We then traveled to Pastor Enoch’s orphanage. This is the same orphanage that we built beds for and today we traveled back to visit and deliver mattresses for those beds. The view from this place was breathtaking.
Pastor Enoch had quite the story about his journey. This orphanage has been here for 40 years, and was leveled during the earthquake. Pastor Enoch said that when it happened he was out of town at a meeting and that the kids were having a soccer game. He said that had he been there, he would’ve been inside the main building and many of the children would’ve been inside with him. This building collapsed. Since he was not there, every single child and worker was at the soccer field and not a single one was harmed.

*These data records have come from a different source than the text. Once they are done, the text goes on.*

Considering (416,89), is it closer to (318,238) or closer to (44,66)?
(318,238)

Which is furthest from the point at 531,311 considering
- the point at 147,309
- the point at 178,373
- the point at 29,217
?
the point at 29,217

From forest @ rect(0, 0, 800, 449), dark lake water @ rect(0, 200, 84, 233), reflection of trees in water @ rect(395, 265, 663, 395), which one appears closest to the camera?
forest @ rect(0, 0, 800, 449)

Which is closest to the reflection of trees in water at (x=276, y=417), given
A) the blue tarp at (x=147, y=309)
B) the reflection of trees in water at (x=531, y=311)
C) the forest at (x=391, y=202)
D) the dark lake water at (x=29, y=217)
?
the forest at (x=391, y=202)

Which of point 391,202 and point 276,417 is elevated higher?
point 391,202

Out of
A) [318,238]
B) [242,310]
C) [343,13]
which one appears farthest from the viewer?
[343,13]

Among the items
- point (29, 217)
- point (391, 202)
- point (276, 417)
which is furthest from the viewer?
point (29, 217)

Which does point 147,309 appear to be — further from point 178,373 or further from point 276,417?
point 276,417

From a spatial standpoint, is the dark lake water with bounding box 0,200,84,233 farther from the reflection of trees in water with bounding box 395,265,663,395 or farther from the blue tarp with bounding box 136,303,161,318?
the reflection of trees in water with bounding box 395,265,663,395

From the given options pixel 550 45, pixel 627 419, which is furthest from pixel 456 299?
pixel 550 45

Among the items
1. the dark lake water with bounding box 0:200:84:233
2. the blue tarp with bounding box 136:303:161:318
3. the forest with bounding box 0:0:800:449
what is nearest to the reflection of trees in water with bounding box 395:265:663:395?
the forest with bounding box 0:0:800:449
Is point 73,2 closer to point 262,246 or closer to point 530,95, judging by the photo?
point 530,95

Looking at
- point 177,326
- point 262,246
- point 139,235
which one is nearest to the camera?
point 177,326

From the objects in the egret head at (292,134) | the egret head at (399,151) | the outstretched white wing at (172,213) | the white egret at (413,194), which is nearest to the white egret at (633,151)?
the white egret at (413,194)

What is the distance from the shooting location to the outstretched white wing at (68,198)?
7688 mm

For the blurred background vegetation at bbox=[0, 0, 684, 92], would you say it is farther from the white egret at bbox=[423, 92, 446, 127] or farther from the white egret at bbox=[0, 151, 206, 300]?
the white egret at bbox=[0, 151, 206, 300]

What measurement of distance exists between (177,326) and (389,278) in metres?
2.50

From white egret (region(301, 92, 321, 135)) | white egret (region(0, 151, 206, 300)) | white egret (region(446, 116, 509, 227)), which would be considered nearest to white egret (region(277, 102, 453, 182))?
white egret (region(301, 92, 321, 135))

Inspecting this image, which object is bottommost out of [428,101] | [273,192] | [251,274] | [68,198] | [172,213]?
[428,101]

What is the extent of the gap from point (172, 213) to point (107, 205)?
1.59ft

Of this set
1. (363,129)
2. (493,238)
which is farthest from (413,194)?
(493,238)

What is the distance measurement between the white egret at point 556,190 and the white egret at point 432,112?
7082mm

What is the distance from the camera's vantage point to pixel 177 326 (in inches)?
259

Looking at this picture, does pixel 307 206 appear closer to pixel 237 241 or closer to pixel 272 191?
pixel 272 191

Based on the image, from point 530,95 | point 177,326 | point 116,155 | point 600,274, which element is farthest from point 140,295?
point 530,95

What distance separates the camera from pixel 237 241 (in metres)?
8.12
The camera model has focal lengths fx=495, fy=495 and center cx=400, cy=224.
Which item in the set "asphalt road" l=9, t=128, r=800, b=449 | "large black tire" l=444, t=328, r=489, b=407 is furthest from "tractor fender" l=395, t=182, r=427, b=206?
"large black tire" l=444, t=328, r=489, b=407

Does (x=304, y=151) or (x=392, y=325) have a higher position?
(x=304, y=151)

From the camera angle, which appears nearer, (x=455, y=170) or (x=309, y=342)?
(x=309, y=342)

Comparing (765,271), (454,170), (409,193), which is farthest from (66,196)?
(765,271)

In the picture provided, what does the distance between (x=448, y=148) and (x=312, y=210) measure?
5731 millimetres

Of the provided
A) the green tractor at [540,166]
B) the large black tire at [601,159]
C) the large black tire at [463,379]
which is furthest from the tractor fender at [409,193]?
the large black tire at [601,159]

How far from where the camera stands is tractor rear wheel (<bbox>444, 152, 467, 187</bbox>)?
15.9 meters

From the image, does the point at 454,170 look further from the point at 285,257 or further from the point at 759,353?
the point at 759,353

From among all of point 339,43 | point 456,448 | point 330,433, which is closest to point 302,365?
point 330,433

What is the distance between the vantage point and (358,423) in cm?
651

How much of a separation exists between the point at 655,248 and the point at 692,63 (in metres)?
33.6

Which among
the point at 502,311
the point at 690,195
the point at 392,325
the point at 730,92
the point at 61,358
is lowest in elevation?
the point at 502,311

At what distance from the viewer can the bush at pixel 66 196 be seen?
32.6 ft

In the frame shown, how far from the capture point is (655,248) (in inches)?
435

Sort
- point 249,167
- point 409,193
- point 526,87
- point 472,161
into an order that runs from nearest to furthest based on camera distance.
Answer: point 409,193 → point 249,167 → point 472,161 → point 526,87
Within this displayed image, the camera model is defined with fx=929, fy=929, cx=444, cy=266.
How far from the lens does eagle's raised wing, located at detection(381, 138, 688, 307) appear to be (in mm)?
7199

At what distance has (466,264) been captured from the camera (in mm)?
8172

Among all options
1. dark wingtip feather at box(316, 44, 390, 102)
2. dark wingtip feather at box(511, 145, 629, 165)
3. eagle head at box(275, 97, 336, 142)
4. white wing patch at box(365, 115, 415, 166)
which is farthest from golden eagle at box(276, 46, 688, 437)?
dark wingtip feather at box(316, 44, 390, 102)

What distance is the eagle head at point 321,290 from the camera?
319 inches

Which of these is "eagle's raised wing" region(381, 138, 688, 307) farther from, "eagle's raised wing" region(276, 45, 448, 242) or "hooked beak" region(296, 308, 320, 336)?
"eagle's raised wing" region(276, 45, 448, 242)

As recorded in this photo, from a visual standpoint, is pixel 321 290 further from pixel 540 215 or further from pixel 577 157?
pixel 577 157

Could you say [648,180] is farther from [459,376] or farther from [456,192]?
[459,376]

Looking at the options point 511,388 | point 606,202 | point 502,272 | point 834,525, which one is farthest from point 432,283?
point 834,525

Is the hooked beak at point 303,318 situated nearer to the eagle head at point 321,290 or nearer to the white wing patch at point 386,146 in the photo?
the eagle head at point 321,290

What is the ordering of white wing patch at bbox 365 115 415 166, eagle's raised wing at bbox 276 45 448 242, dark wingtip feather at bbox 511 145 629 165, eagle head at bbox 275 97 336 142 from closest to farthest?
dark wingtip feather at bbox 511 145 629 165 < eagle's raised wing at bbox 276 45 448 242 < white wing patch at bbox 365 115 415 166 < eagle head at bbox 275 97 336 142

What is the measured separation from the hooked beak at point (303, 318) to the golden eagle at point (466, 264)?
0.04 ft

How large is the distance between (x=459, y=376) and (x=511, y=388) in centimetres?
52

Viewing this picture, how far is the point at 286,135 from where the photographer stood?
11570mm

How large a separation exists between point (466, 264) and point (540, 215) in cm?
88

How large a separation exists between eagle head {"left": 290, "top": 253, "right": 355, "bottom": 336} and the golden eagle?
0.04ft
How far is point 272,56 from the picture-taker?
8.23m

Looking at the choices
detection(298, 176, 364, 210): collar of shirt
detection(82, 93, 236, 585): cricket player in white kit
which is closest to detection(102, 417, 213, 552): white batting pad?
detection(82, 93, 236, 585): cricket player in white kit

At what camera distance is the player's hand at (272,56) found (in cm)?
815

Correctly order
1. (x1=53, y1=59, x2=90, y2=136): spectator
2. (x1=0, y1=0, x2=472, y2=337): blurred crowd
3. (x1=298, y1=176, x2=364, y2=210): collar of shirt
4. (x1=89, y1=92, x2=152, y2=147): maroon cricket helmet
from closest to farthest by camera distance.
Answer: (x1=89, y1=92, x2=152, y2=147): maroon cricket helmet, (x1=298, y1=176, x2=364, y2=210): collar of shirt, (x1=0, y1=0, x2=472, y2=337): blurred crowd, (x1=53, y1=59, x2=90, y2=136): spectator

GOD IS AMAZING!!! Enoch told of how he had a son in the states and thought that after losing everything that maybe he should just move to the U.S. with his son. Then a man who he had raised up said, “what would we do without you?” So he stayed and is currently in the process of rebuilding.
We saw another worker here that rivaled the feats of the well diggers in the city. This man was making gravel by hand. He sat on top of his pile of gravel with a larger rock in front of him. He would grab a rock and hammer it into gravel one by one. He did not have gloves on his hands but rather had socks. We gave him some work gloves.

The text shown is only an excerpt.